**What you have to do**
Set down every record once more, exactly as given.

**Data supplied**
==*==

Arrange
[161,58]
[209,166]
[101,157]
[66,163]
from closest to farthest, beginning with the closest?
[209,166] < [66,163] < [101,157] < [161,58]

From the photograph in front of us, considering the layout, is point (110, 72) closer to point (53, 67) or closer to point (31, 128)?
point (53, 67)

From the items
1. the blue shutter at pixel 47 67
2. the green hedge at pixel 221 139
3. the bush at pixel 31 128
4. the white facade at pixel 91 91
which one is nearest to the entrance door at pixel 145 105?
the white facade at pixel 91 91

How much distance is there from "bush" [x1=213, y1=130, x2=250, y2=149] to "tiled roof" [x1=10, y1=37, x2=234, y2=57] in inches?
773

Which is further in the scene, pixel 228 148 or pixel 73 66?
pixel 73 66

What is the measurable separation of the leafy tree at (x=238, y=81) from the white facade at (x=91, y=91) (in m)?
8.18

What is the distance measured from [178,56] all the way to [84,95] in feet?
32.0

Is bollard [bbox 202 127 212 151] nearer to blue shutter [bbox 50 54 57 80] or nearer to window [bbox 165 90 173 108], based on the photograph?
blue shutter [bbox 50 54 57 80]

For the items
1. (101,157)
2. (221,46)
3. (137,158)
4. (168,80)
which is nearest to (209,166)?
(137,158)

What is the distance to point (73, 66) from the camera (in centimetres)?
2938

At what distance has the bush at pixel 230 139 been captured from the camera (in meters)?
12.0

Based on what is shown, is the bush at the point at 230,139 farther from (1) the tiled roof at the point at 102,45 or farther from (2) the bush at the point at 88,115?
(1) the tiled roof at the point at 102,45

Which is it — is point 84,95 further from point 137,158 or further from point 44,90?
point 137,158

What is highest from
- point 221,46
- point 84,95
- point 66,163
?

==*==

**Result**
Arrange
[161,58]
[209,166]
[101,157]
[66,163]
from closest to farthest, beginning with the closest?
[209,166] < [66,163] < [101,157] < [161,58]

From the photograph in front of us, considering the layout, is point (110, 72) closer to point (53, 67) or closer to point (31, 128)?
point (53, 67)

From the items
1. the blue shutter at pixel 47 67
2. the green hedge at pixel 221 139
3. the bush at pixel 31 128
4. the white facade at pixel 91 91
which one is nearest to the entrance door at pixel 145 105?
the white facade at pixel 91 91

How much distance is there from "bush" [x1=213, y1=130, x2=250, y2=149] to "tiled roof" [x1=10, y1=37, x2=234, y2=57] in inches?
773

Which is further in the scene, pixel 228 148 or pixel 73 66?
pixel 73 66

What is the measurable separation of the leafy tree at (x=238, y=81) from the white facade at (x=91, y=91) (in m)?
8.18

What is the distance measured from [178,56] all the way to [84,95] in feet?
32.0

Is bollard [bbox 202 127 212 151] nearer to blue shutter [bbox 50 54 57 80] or nearer to window [bbox 165 90 173 108], based on the photograph?
blue shutter [bbox 50 54 57 80]

For the items
1. (101,157)
2. (221,46)
3. (137,158)
4. (168,80)
which is nearest to (209,166)?
(137,158)

What is the distance to point (73, 66) from the camera (in centimetres)?
2938

At what distance has the bush at pixel 230 139 been captured from the camera (in meters)?
12.0

Based on what is shown, is the bush at the point at 230,139 farther from (1) the tiled roof at the point at 102,45 or farther from (2) the bush at the point at 88,115?
(1) the tiled roof at the point at 102,45

Which is it — is point 84,95 further from point 137,158 or further from point 44,90?
point 137,158

What is highest from
- point 221,46
- point 84,95
- point 66,163
?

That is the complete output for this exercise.